• _AUSGEWÄHLTER AUSZUG_:
Tierwohl-Paket Schweine: "Können mit dem Kompromiss leben“
Das endgültige Aus der Vollspaltenböden ist mit 2039 besiegelt, bei Neu- und Umbauten bereits ab 2023. Wie sehen Sie das als oberster Schweinevertreter?
KURT TAUSCHMANN: Wir haben uns im Vorfeld intensiv mit vielen jungen Schweinebauern auseinandergesetzt. Der generelle Tenor dieser Gespräche war: Die jungen Schweinebauern akzeptieren die gesellschaftspolitische Diskussion und anerkennen, dass ein Vollspaltenboden nicht mehr zeitgemäß ist. Dabei hat sich auch gezeigt, dass die Angst sehr groß ist, an den Pranger gestellt zu werden.
Was bedeutet die Neuregelung nun für die Schweinebauern?
Wir haben die Verhandlungen in zwei Richtungen geführt: Erstens sichern wir bestehende Ställe gesetzlich durch die Übergangsfrist bis 2039 ab. Damit bleibt den betroffenen Betrieben genügend Zeit, um sich Gedanken für die Zukunft zu machen. Und zweitens bekommen junge Schweinebauern Perspektiven, um bereits jetzt den Stall für die Zukunft zu bauen. Das Verbot mit 2039 ist ein politischer Kompromiss, mit dem wir leben können, wogegen wir uns aber lange gewehrt haben. Uns ist es dabei darum gegangen, einen praktikablen Weg zwischen den wirtschaftlichen Zwängen und ideologiegetriebenen Forderungen zu finden.
Ist der Kompromiss für die Schweinebauern tragbar?

Auszug aus dem Datensatz

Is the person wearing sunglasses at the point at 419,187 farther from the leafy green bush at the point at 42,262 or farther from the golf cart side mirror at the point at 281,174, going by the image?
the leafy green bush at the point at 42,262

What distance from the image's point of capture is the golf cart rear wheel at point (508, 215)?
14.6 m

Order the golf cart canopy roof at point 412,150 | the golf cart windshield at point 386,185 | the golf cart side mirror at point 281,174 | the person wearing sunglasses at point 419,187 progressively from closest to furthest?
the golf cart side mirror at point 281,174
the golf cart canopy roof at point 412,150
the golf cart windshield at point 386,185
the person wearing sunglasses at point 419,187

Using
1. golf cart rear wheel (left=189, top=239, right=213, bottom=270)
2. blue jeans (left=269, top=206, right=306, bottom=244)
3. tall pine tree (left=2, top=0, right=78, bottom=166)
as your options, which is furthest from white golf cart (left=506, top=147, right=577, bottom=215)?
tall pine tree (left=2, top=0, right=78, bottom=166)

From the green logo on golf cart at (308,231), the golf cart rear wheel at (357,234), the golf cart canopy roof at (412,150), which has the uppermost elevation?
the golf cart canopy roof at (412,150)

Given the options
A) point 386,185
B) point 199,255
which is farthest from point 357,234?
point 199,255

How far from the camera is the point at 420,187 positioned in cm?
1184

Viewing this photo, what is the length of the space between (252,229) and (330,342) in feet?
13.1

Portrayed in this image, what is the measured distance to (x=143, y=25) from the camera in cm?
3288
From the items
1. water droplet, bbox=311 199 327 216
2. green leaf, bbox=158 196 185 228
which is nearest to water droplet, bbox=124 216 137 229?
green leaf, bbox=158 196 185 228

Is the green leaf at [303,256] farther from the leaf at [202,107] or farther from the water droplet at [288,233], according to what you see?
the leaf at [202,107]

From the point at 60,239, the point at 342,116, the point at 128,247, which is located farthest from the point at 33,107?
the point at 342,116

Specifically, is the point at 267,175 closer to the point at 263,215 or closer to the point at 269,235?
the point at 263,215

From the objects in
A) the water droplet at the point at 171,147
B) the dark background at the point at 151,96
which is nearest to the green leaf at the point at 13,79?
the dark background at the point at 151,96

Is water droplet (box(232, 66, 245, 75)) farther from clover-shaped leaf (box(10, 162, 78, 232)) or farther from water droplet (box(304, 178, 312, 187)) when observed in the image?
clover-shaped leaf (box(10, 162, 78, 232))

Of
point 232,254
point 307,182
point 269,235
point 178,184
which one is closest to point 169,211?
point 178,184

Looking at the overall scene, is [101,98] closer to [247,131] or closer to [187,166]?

• _AUFGABENSAMMLUNG_:
A. Zitiere bitte wörtlich aus dem Interview zum Tierwohl-Paket, beginnend bei den Worten „Was bedeutet die“ und endend nach „Forderungen zu finden.“.
B. Finde in den Einträgen jede Zeile, in der die Zeichenfolge „pine“ vorkommt, und gib diese Zeilen unverändert wieder.
Der Text und die Einträge haben nichts miteinander zu tun.

• _LÖSUNGEN_:
A.
Was bedeutet die Neuregelung nun für die Schweinebauern?
Wir haben die Verhandlungen in zwei Richtungen geführt: Erstens sichern wir bestehende Ställe gesetzlich durch die Übergangsfrist bis 2039 ab. Damit bleibt den betroffenen Betrieben genügend Zeit, um sich Gedanken für die Zukunft zu machen. Und zweitens bekommen junge Schweinebauern Perspektiven, um bereits jetzt den Stall für die Zukunft zu bauen. Das Verbot mit 2039 ist ein politischer Kompromiss, mit dem wir leben können, wogegen wir uns aber lange gewehrt haben. Uns ist es dabei darum gegangen, einen praktikablen Weg zwischen den wirtschaftlichen Zwängen und ideologiegetriebenen Forderungen zu finden.

B.
3. tall pine tree (left=2, top=0, right=78, bottom=166)
tall pine tree (left=2, top=0, right=78, bottom=166)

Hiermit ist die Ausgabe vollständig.